本気子の部屋

短歌、回文、日常を綴ります。

藤木大地さんのこと

 10月19日に公開される村上春樹さん原作の映画「ハナレイ・ベイ」の主題歌を、カウンターテナーの藤木大地さんが歌われることと、10月24日にその主題歌であるマルティーニ作曲「愛の喜びは-Plaisir d'amour-」が収録された『愛の喜びは』というアルバムでメジャーデビューされることが発表されて、とても喜んでいる。

 というのも、私は、藤木大地さんが高校生で、まだ、テノールだった頃からのファンであり、藤木さんの高校の2学年後輩であり当時は指揮者を目指して勉強していた私の弟が、とてもお世話になったからだ。

 弟の通っていた高校は県立の進学校で、音楽科があるような学校ではなかった。特に、藤木さんは、文科情報科という特進クラスにいらしたので、勉強もそうとうハードな中での東京藝術大学受験だったと思う。昼休みの音楽室で、同じ大学を目指す弟に藤木さんはとても優しく接してくださったという。

 藤木さんは、その類いまれなる才能と努力で現役で東京藝術大学の声楽科に合格されたのだけど、その後も、弟の受験に力を貸してくださった。夏休みに、私立の音楽大学セミナーを受講するために上京した弟に、ごはんをごちそうしてくださったり、ご自分の周りの音楽科の友人や先輩などと弟を引き合わせてくださったり、ご自宅のピアノを弟の練習のために貸してくださったり。

 私は、藤木さんにお礼のお手紙を出した。すると、顔も声も美しい人は、文字までこんなに美しいのか!と驚くような、硬筆の先生のお手本のような柔らかく美しい文字で綴られたお返事が届いた。

 藤木さんが東京藝術大学を卒業されて、国立オペラ研修所に入られた時も、オペラを拝見するためにチケットを取っていただいたりした。藤木さんは筆まめな方で、旅先のウィーンから絵葉書をくださったこともあり、それは宝物として今でも大切にしている。

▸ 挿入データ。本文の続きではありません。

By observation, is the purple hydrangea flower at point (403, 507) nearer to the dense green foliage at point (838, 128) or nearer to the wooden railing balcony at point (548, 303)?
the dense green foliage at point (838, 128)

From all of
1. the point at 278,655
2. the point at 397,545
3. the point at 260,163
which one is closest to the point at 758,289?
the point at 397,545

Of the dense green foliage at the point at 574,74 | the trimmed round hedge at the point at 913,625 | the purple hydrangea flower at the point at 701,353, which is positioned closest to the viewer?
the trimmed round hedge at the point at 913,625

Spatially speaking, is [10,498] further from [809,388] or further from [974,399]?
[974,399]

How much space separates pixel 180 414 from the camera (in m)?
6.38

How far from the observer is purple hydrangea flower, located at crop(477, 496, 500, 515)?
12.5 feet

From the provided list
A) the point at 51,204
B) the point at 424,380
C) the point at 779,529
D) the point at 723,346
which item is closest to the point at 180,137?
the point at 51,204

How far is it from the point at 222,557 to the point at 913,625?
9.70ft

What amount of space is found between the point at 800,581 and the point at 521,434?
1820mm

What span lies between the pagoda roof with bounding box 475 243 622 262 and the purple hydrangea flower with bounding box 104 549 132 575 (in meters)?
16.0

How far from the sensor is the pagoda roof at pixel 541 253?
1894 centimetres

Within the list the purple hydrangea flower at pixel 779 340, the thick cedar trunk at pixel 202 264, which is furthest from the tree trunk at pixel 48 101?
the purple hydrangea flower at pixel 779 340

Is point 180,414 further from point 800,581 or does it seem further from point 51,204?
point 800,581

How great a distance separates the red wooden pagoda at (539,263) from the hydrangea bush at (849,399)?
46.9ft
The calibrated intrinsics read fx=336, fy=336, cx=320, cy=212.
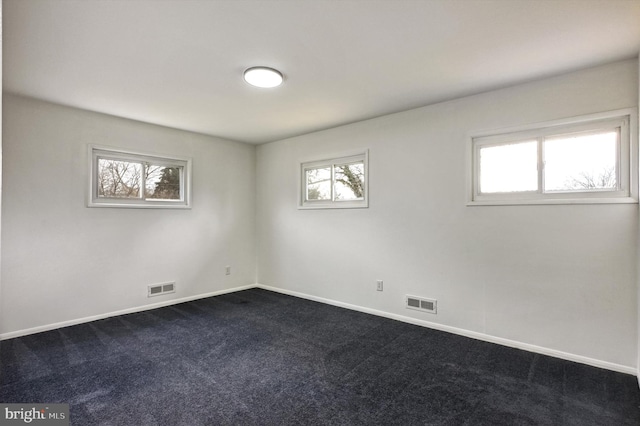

 弟が音楽の道を断念してからはご連絡はしていないのだけど、藤木さんが高校時代からずっとどんなに真剣に研鑽を積まれてきたのか、その中で関わる人ひとりひとりをいかに大切にされてきたのかは、藤木さんと交流をしたことのあるひとりとして想像できるので、彼が、こうして、日本を代表する世界的なカウンターテナーになられたことは涙が出るほど嬉しい。

 これから、ますますご活躍されると思うけれど、藤木さんは歌声も最高だけど、人柄が本当に素晴らしい方なんだよというのは、これから藤木大地さんを知る人みんなに伝えてゆきたいことである。